Market mechanisms show that investors are increasingly questioning Trump's "policy delivery" related to his holdings, as actual performance diverges. Funds are rapidly shifting from his heavily weighted traditional tech service stocks to AI core assets. Stocks related to Trump are under short-term pressure from unrealized losses but still benefit from potential favorable policy expectations.
Source: Public Information
ABAB AI Insight
Trump made several large purchases of the aforementioned stocks in Q1, previously gaining market attention due to significant increases in holdings like Intel, Micron, and Dell. This disclosure shows that under the AI boom, his allocation to traditional alternative industries is underperforming, continuing his investment style that heavily relies on policy catalysts and narrative themes.
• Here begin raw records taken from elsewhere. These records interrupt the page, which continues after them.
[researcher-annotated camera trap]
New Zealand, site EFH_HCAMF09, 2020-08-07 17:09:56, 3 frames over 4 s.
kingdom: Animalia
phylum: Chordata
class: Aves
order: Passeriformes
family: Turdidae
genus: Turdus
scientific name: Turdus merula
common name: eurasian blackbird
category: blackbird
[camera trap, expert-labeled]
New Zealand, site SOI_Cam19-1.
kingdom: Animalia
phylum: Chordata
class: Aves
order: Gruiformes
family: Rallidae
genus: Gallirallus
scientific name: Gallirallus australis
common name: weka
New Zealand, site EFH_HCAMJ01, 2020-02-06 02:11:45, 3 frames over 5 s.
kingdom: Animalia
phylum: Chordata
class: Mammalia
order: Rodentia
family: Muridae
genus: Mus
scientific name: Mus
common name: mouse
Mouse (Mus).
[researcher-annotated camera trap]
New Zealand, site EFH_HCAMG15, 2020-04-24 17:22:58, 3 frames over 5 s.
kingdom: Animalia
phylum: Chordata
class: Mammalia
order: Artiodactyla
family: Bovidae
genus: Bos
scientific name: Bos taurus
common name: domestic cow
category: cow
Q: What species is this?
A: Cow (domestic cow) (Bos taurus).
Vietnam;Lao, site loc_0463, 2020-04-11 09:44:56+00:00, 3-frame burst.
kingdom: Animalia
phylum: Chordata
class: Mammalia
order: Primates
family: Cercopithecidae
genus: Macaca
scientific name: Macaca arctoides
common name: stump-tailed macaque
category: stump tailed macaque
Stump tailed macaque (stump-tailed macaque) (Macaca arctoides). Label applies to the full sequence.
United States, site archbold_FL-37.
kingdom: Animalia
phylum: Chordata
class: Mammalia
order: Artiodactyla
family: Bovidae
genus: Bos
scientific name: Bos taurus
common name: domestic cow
In terms of capital flow, Trump has diversified his investments into payment processing, IT consulting, medical devices, and industrial software companies, possibly motivated by expectations of policy support for non-AI core sectors. However, actual stock prices are significantly affected by the diversion to AI, leading to unrealized losses of 25%-42% in several major holdings.
Similar cases include his past preference for traditional energy and manufacturing stocks during his term, as well as the market's amplified interpretation of Trump's trades for 2024-2025. Currently, his personal holdings are in a phase where expectations of policy dividends coexist with structural divergence in AI.
Essentially, this reflects a shift in pricing power: the investment portfolio of political figures is transitioning from being purely driven by fundamentals to being dominated by policy narrative premiums. The mechanism is that the market reflects the influence of positions onto the stocks held, but when actual performance lags behind AI core assets, capital quickly reallocates, further widening the return gap between policy-sensitive stocks and independent growth stocks.
ABAB News · Cognitive Law
Policy can lift valuations, but fundamentals determine survival.